La muerte como insondable misterio cargado de dramáticas pérdidas, nostalgias, reminiscencias y hasta fuertes apelaciones de dimensión simbólica es la materia temática que aborda “La segunda muerte del Negro Varela”, la nueva novela del narrador, dramaturgo y periodista Mauricio Rosencof, publicada por Editorial Alfaguara.
Este libro es la tercera entrega de una saga autobiográfica iniciada en 2005 con “El barrio era una fiesta” y continuada, en 2007, con “Una góndola ancló en la esquina”.
En los tres relatos aflora la veta más sensible y costumbrista de la obra del autor, que, en estos casos, se imbrica con las memorias de su propia historia personal.
Por supuesto, estos recuerdos -atesorados en el intransferible territorio de la emoción- trascienden en el tiempo a la mera peripecia del “Ruso” Ronsencof como guerrillero combatiente del Movimiento de Liberación Nacional –Tupamaros, como preso político y como rehén de la dictadura liberticida.

□ □ □ □ □ □ □

- Problema breve:
Repite al pie de la letra el fragmento del texto sobre la novela que se abre con las palabras que contienen "La muerte como" y se cierra con "por Editorial Alfaguara.".

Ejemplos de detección
□ □ □ □ □ □ □

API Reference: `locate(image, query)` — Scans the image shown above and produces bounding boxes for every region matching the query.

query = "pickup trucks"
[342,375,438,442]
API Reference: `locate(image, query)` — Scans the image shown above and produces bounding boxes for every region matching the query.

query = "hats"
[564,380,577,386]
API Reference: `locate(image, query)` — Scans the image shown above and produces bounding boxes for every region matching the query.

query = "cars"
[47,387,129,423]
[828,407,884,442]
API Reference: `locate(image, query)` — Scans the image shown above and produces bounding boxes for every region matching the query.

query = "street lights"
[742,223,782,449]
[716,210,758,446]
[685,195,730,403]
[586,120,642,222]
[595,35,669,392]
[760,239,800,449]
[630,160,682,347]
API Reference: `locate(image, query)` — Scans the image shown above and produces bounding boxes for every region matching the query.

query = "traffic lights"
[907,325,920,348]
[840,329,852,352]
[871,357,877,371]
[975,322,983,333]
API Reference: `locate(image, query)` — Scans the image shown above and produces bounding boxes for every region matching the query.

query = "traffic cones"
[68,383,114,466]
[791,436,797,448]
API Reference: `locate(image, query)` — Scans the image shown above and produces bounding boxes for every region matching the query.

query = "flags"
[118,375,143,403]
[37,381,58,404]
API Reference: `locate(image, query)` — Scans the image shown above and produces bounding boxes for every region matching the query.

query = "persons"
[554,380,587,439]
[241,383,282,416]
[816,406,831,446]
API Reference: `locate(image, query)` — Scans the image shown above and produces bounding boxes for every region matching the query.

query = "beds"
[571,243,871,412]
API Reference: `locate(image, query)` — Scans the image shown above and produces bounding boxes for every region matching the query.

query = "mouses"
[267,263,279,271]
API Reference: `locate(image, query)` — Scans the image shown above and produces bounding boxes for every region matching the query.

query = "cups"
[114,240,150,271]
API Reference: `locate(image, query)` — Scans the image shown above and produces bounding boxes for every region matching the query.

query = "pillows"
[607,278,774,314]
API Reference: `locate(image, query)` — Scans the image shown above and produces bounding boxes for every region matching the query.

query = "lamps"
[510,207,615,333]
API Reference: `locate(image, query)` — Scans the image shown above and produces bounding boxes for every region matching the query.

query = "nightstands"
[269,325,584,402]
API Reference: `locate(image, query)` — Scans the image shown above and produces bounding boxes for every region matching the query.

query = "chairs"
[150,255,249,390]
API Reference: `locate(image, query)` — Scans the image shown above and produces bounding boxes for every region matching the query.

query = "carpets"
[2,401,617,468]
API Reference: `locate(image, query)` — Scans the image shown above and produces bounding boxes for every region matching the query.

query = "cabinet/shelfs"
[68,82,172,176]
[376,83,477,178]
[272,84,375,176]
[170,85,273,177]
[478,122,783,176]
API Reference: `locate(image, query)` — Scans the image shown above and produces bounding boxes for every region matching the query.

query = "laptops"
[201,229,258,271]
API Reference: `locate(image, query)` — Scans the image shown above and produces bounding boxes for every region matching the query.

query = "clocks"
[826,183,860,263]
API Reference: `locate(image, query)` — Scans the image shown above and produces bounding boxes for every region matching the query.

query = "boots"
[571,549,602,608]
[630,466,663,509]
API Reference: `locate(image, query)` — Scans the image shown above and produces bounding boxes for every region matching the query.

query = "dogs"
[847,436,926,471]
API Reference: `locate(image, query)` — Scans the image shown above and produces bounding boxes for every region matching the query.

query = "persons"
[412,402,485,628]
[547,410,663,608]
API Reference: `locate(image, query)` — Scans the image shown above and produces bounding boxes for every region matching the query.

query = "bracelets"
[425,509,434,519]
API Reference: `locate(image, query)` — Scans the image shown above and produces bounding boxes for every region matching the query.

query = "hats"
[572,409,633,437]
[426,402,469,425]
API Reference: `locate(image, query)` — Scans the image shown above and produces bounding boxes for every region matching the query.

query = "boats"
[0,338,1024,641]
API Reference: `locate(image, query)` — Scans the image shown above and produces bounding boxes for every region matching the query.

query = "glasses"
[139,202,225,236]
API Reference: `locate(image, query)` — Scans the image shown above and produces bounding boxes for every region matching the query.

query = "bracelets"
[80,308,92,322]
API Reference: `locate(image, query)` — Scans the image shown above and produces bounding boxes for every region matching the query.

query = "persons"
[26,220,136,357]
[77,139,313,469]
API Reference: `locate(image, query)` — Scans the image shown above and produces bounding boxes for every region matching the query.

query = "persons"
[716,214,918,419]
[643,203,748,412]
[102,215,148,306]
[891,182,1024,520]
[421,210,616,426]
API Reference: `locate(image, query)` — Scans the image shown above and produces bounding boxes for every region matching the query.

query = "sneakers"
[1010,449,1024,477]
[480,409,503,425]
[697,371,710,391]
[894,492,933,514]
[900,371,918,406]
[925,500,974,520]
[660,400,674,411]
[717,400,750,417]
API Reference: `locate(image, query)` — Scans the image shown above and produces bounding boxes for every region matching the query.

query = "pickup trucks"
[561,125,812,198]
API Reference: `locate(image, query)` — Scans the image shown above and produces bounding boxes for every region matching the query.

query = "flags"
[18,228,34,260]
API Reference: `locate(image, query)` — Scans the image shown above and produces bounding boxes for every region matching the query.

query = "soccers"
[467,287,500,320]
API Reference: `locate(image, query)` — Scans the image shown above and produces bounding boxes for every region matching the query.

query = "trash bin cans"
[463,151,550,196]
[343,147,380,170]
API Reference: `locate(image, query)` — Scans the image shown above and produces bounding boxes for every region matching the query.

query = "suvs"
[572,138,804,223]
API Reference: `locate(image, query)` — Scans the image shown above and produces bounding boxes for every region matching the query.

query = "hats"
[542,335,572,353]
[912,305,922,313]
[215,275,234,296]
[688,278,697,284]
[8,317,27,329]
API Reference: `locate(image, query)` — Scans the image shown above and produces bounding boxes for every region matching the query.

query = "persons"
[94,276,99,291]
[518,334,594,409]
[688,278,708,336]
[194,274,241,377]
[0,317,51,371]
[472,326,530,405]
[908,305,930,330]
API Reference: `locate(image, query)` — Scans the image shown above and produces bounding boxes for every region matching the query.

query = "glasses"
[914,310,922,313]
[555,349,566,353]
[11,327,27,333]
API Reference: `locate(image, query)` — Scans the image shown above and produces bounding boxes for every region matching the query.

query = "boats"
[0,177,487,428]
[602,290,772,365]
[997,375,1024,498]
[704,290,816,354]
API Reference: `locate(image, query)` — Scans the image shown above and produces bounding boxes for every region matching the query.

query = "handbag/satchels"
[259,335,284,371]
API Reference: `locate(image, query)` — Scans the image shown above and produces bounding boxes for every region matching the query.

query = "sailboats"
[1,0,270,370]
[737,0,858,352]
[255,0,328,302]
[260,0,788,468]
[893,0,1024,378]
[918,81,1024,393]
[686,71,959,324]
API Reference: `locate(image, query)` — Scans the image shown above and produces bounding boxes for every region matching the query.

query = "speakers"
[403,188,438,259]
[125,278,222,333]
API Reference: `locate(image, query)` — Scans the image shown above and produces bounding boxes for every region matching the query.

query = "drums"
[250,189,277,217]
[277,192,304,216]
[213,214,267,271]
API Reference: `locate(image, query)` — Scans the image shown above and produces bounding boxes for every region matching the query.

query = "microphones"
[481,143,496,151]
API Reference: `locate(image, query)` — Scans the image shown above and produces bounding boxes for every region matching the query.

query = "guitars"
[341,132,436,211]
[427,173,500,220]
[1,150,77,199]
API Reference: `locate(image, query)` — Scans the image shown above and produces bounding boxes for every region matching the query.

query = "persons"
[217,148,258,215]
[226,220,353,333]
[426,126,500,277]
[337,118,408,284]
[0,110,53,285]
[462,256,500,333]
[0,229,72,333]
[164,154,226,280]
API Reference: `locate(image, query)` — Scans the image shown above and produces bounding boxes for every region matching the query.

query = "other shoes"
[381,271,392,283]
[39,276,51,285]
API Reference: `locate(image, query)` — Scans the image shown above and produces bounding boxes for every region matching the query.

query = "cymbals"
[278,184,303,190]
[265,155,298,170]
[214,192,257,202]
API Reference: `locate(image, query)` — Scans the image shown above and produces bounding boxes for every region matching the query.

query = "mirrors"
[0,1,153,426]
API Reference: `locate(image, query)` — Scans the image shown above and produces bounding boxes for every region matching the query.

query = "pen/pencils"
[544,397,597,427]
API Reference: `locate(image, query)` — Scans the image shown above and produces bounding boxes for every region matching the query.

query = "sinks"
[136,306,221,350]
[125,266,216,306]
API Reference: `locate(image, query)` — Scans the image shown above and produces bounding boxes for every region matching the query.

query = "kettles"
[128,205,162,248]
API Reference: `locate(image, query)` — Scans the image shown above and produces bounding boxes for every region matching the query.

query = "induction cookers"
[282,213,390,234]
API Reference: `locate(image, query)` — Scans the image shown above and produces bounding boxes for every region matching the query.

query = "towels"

□ □ □ □ □ □ □

- Solución escrita:
La muerte como insondable misterio cargado de dramáticas pérdidas, nostalgias, reminiscencias y hasta fuertes apelaciones de dimensión simbólica es la materia temática que aborda “La segunda muerte del Negro Varela”, la nueva novela del narrador, dramaturgo y periodista Mauricio Rosencof, publicada por Editorial Alfaguara.